“My dog knocked over a bottle of bleach cleaner near my laundry pile and I got a sick new shirt out of it.”
“The design on my egg after it cracked while being dropped in the dye.”
“Can you believe I did this to my hair by accident? After having a mental breakdown I actually ended up loving it.”
“I soaked black gram lentils in water for about a day. Such unexpected and colorful results!”
“Forgot my scissors were on my pour table while the crazy exciting pour happened. Now I have a new art piece idea brewing.”
“Accidentally set a hot baking sheet on a plastic cutting board and made a little mushroom forest.”
“My toddler demanded a red sweater I didn’t have enough yarn.”
“This towel my wife accidentally bleached looks like some odd couple kissing in a 17th-century painting.”
“Unintentionally left beets to over winter in the garden.
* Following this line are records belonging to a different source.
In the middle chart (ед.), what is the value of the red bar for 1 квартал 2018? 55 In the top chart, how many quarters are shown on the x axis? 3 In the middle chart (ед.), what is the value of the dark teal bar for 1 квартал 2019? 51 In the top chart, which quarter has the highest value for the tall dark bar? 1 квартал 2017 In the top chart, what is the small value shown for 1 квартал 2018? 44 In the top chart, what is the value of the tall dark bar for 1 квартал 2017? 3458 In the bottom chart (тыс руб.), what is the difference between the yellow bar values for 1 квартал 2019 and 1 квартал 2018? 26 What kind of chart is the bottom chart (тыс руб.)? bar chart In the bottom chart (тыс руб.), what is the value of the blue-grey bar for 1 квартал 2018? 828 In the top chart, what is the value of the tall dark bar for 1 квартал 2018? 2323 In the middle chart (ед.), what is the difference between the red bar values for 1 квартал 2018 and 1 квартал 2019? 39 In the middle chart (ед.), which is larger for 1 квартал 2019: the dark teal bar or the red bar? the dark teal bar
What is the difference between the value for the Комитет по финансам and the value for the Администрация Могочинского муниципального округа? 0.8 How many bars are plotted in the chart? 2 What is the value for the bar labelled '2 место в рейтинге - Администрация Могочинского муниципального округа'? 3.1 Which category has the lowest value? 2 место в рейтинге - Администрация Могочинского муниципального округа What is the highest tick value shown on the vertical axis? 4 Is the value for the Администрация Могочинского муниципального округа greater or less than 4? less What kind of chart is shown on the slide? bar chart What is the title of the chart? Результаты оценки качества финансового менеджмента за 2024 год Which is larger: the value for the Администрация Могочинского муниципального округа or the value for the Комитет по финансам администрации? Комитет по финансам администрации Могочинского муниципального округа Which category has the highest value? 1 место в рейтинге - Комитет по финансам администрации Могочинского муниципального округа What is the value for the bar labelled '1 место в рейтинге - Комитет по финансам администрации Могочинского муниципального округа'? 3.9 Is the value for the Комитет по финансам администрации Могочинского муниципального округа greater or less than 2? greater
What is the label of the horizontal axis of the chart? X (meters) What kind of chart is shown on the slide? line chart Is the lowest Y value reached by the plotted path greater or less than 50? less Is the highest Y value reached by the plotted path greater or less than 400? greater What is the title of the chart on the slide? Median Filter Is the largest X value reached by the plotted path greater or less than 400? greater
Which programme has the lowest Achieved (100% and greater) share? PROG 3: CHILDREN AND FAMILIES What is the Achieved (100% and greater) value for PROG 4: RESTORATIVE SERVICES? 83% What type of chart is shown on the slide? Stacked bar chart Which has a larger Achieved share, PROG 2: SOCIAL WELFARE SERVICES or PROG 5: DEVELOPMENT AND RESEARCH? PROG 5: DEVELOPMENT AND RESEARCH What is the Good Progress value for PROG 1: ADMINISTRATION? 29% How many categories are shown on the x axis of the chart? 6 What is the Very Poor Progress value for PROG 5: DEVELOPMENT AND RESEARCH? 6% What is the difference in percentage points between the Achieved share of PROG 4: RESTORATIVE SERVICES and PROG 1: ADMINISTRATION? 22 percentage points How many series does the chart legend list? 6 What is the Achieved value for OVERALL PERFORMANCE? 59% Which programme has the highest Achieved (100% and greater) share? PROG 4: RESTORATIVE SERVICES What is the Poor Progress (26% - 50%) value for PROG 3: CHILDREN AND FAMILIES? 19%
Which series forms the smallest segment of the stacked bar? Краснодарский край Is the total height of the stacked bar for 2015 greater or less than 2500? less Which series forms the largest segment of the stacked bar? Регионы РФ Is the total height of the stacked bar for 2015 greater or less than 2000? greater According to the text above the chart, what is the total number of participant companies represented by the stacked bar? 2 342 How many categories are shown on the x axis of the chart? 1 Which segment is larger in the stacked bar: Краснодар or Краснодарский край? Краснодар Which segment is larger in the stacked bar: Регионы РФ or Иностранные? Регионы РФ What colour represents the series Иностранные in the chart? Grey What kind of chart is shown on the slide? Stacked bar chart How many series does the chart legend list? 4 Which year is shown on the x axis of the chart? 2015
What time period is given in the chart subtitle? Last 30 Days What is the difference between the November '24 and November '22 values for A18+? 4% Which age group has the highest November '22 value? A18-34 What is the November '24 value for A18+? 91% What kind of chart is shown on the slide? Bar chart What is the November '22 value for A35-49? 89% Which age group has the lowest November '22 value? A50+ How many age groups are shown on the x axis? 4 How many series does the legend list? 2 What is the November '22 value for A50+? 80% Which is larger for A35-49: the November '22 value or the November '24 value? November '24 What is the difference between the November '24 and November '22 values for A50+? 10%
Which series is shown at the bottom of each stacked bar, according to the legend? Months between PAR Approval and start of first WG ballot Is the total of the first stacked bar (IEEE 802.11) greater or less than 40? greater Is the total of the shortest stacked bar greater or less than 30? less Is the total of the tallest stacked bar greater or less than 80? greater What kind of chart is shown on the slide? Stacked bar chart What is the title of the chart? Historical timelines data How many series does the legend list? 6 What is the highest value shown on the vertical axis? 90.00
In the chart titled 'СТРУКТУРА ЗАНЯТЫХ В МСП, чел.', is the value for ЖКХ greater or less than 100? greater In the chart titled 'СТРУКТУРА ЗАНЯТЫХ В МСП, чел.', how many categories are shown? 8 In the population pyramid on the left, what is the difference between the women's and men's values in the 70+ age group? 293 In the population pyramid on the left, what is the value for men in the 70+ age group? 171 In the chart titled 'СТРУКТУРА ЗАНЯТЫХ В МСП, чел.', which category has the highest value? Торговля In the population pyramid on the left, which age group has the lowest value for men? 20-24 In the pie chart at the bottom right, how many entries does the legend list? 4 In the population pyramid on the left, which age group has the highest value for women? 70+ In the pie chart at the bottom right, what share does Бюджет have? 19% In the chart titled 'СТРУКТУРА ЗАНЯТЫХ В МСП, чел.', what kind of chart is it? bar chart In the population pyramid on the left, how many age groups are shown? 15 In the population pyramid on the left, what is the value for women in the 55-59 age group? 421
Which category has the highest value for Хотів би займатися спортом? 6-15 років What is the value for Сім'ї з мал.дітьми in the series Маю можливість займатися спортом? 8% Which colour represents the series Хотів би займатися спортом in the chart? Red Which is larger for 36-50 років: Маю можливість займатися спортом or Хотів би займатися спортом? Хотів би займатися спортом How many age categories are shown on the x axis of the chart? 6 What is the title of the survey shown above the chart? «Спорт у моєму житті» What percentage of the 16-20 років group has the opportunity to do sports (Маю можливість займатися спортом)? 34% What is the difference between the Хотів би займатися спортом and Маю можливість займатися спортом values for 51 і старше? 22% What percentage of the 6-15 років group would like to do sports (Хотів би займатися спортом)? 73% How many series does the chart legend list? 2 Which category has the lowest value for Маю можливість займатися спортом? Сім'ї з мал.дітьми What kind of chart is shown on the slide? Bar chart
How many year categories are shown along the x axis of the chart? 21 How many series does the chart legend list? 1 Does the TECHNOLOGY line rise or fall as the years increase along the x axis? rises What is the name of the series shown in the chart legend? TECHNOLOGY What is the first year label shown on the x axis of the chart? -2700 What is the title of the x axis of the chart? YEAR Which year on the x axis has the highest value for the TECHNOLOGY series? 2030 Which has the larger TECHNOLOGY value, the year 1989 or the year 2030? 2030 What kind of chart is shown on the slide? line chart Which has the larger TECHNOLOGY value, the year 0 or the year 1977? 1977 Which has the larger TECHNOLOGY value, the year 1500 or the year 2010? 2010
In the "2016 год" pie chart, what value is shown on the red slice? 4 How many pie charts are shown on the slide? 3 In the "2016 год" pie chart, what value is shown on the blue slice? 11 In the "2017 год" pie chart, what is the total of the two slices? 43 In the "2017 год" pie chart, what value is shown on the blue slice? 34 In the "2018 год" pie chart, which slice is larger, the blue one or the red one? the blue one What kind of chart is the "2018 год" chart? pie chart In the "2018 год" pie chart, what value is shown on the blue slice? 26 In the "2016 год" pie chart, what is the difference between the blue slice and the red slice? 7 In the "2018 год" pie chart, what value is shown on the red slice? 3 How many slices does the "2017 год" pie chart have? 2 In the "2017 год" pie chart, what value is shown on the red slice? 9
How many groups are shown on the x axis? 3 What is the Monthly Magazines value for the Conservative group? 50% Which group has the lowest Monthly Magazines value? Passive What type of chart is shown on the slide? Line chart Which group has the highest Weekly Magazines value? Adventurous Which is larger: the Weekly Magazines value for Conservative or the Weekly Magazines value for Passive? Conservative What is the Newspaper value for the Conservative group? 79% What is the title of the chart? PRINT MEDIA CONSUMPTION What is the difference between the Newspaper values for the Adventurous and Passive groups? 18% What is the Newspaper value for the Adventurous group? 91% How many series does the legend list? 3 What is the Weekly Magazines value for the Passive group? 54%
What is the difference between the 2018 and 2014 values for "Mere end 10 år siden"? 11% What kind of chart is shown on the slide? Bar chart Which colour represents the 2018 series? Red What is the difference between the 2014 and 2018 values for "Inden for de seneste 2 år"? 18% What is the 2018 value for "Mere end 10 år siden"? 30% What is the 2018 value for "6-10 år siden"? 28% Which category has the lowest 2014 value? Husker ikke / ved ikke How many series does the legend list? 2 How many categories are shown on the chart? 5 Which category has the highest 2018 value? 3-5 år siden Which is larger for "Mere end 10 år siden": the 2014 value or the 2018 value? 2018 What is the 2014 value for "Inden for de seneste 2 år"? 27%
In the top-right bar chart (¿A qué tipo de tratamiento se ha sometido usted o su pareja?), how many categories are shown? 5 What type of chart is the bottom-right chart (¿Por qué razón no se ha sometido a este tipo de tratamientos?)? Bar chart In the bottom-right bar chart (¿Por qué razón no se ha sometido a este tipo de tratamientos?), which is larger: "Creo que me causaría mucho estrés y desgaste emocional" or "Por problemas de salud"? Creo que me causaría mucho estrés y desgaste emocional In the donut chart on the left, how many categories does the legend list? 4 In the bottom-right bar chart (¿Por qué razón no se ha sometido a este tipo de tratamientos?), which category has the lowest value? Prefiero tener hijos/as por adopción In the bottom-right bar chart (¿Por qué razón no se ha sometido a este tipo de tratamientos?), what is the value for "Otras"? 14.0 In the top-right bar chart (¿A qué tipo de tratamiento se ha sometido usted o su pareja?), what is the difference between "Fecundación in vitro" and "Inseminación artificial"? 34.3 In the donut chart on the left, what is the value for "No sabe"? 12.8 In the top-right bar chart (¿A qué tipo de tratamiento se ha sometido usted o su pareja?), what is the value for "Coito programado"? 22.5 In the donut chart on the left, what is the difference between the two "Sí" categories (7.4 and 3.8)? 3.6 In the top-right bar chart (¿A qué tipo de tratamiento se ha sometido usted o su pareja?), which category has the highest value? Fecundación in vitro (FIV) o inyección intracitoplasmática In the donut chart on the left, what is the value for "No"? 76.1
Chicken for scale.”
“Was mixing polymer clay and accidentally created the ocean.”
“Some of the wet glaze stuck to my fingers when I was moving the piece.”
“I accidentally washed and dried a notepad and created art.”
“If you’ve never poured water on Skittles you are missing out.”
“The result of a passing car while I was taking a panoramic picture. Quite unexpected for me, I scratched my head when I first saw it!”
“A clock in a server room where I work is accidental modern art.”
Bonus: Accidental painting
In the ’30s of the last century, the Mexican painter David Alfaro Siqueiros discovered a new type of art — accidental painting. The paints that got chaotically mixed stunned not only the artist but also ordinary people with their aesthetics and complexity, achieved with very little effort.
Today “accidental painting” is a separate type of art that is closely connected with fluid dynamics. But even not knowing their laws, one can create incredible patterns from colorful acrylic paints. All you need to have is some inspiration and imagination.